Task to complete: Within the records, say how many lines include the word "scientific"; the answer should be the number and no more.

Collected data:
----
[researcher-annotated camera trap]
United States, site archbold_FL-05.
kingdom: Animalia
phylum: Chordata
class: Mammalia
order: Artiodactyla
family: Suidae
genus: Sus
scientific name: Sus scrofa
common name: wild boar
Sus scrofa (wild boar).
----
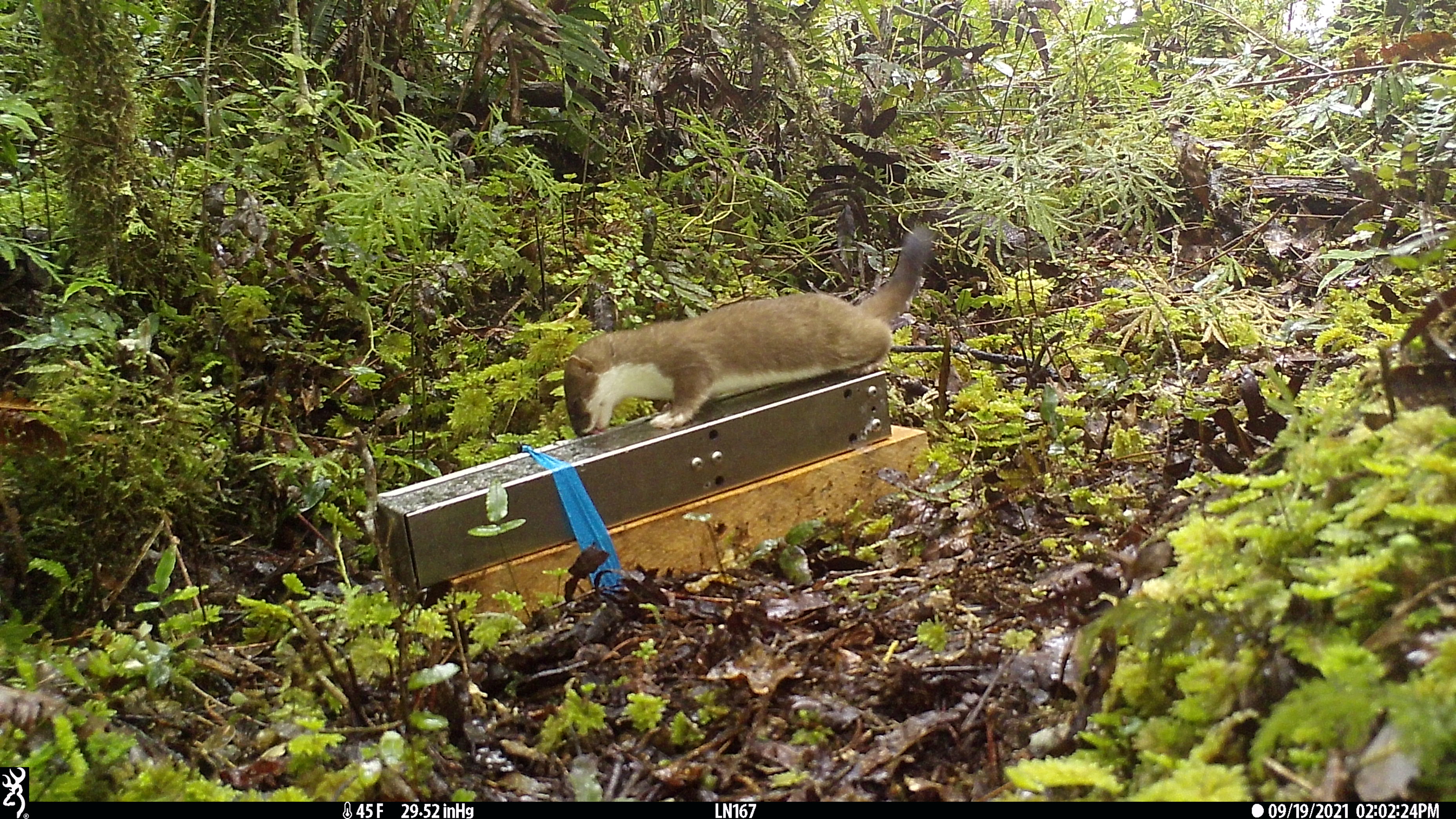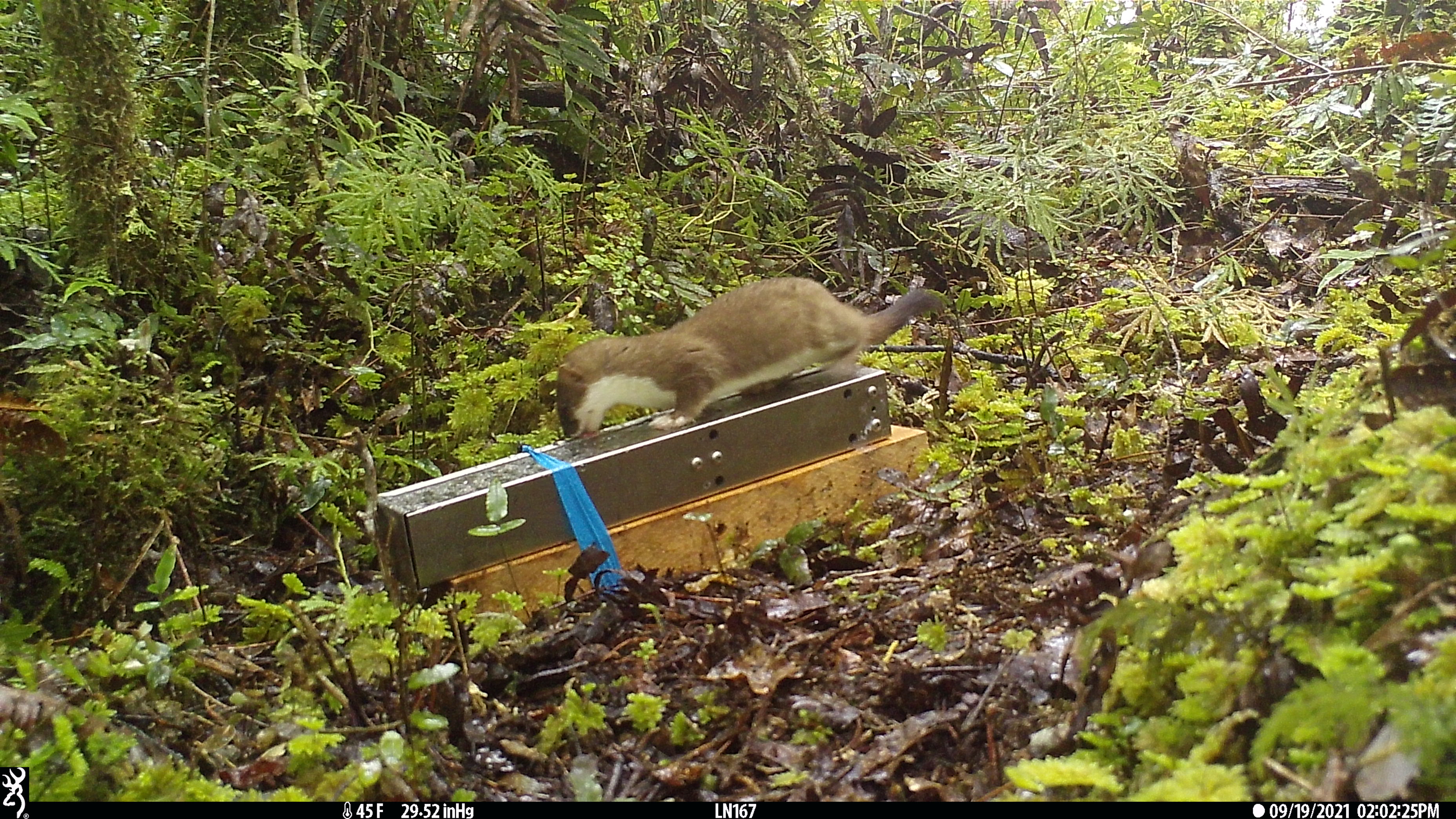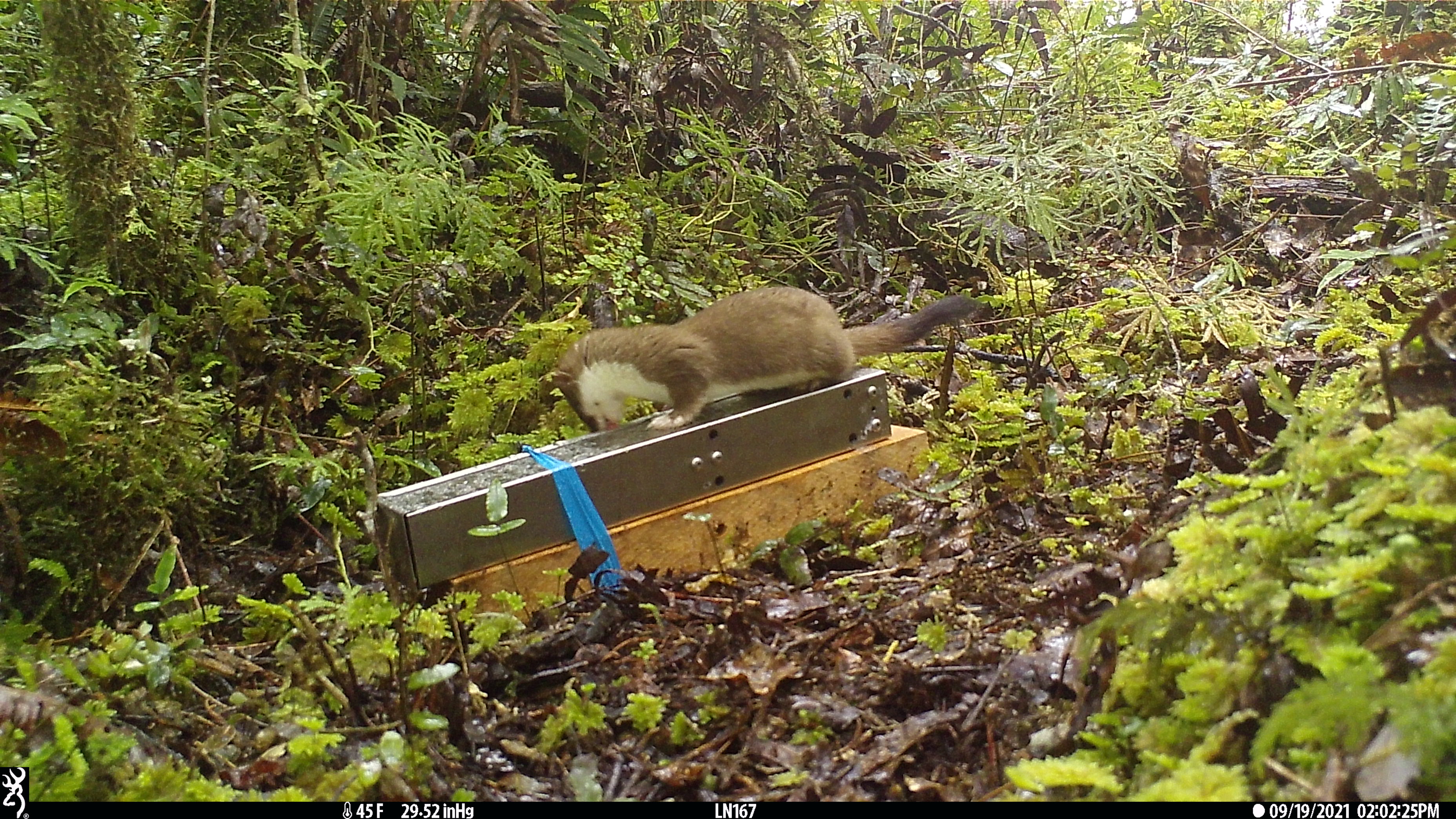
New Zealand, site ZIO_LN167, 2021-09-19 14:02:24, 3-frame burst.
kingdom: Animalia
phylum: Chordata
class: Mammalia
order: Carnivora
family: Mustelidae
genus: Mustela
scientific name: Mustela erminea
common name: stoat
----
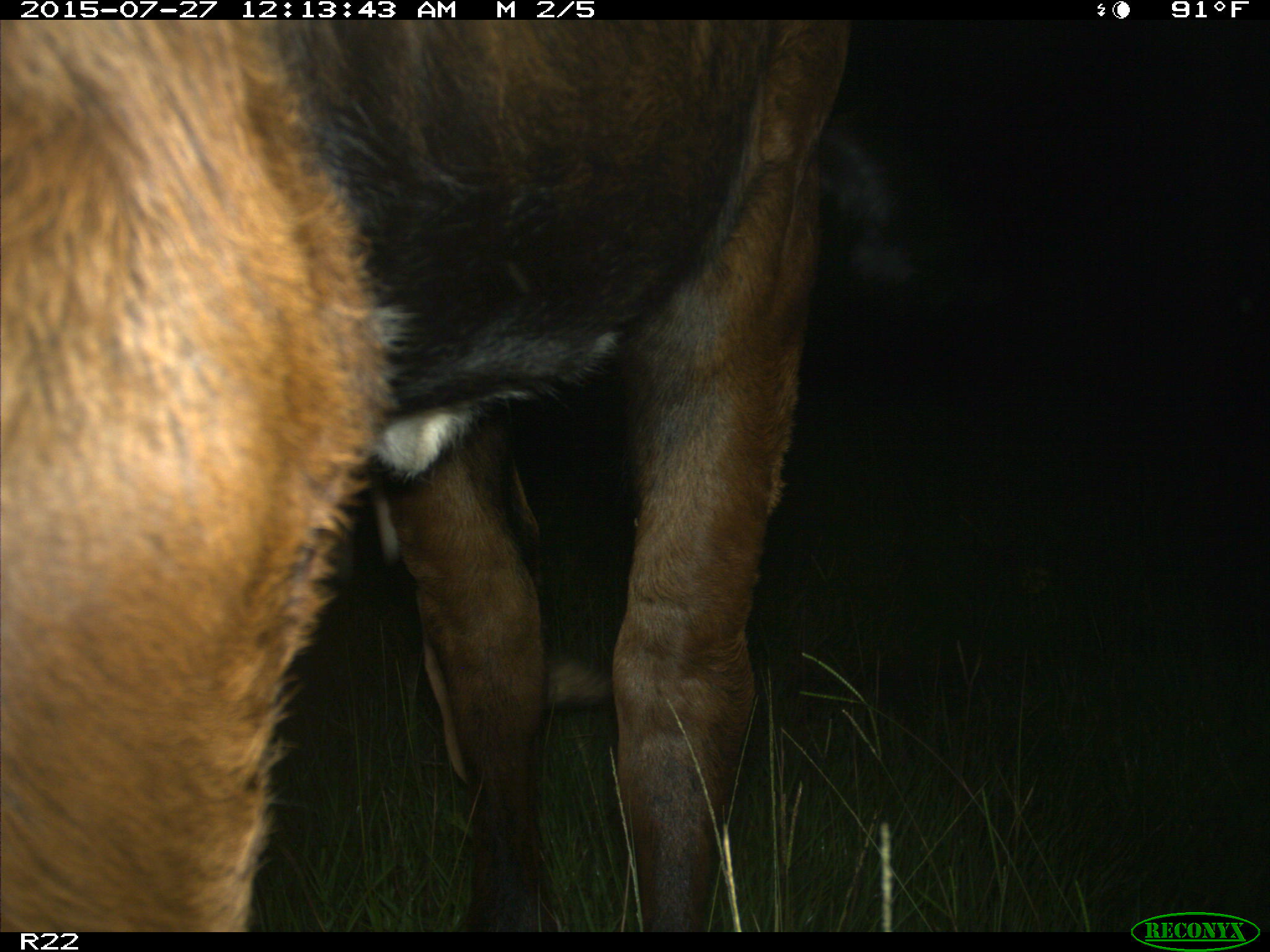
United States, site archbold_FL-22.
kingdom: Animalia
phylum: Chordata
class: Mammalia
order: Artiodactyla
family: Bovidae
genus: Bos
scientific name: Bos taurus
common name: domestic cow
----
Reply to the exercise: 3